What in the world does this have to do with company building? While I will not lay the reaction of the passenger at the feet of the iPhone/iPad it is clear that we now believe glass + touch = action. The market is now conditioned to a certain experience in interacting with technology.
When building your next great startup what are the basic assumptions of the market you are attacking? You may be looking to change the game entirely but you still have to be ready to understand how the current market and its expectations will impact your success or failure. If you fail to engage the basic expectation or clearly light the path forward you will have placed your company in the position of dealing with potentially unnecessary obstacles to adoption. This is not just a UI issue, almost every area you deal with from market message to functionality carries basic assumptions and expectations.
Clearly, it is important to take note of the environments you will attempt to influence! If everyone around you is ‘touching glass and expecting an action’ and you produce ‘glass without action’ you are already starting with a deficit. It is also notable how quickly basic customer expectations change and new table stakes appear. As fast as markets and indeed whole industry segments move make sure your plan can factor in, keep pace with and even drive the change. You certainly don’t want to find your customers touching away and coming up empty.
So, if you stand as a founder in front of potential investors and especially in front of angels what is going on on the other side of that table. You have done your homework:
- You know the job for which your technology is being hired
- You have clear focus
- You know your audience
- You are avoiding that big technical uh-oh moment
- You display complete confidence in achieving the dream
And you stand and deliver a solid presentation. It is obvious to you that you are well equipped and ready to turn angel money into pure profit. Will they say yes? (I sure hope so but probably not)

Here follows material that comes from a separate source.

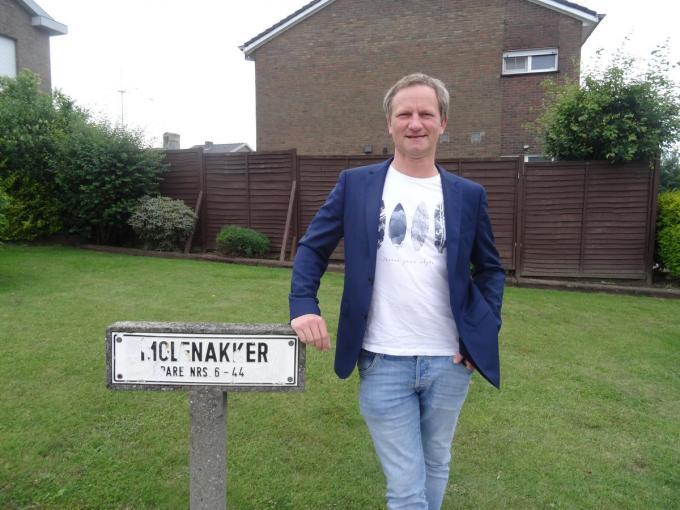 """Renzo Callant aan het onleesbare straatnaambord in de wijk Molenakker. """"Een inventarisatie en aanpassing van de straatnaamborden is absoluut noodzakelijk."""" (foto TV)"""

Let’s face it, most deals do not get done. So what is happening with investors? Well perhaps a few lessons from the angel side of the table are important to understand. Again, I am no top notch investor so I will defer to better resources on the topic like askthevc.com, http://www.feld.com among others. No, I will just share from experience and hope that helps.
Lesson 1: Great financials do NOT equal investment!

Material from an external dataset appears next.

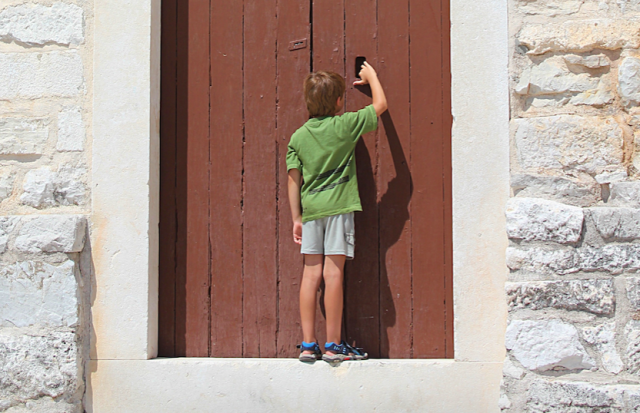 Boy at Church Door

I contend that the early, early angels are motivated for many reasons and it often involves a perfect storm of events and a little bit of luck. Let’s start with a common believe that the numbers are the beginning and end of the story! Sure, absent clear lines of sight to exit and a solid financial story you may have issues. But as Brad Feld describes in an excellent book, Venture Deals, “your revenue forecast will be wrong, your cash flow forecast will be wrong.” In other words, the magic spreadsheet is not the beginning and end of the story.
It is in fact a complete fabrication – and everyone knows that. How you present it, however, says a lot about how you think through business issues and hedge toward success. Do you understand the burn rates you are looking for and how to control them? Do you account for lagging cash flow? Have you placed money to work in key spots that drive the business forward or tend only to the knitting? In fact, many successful stories brag about not having monetization methods. Can you get away with such a story? Well, before you decide check lesson 2.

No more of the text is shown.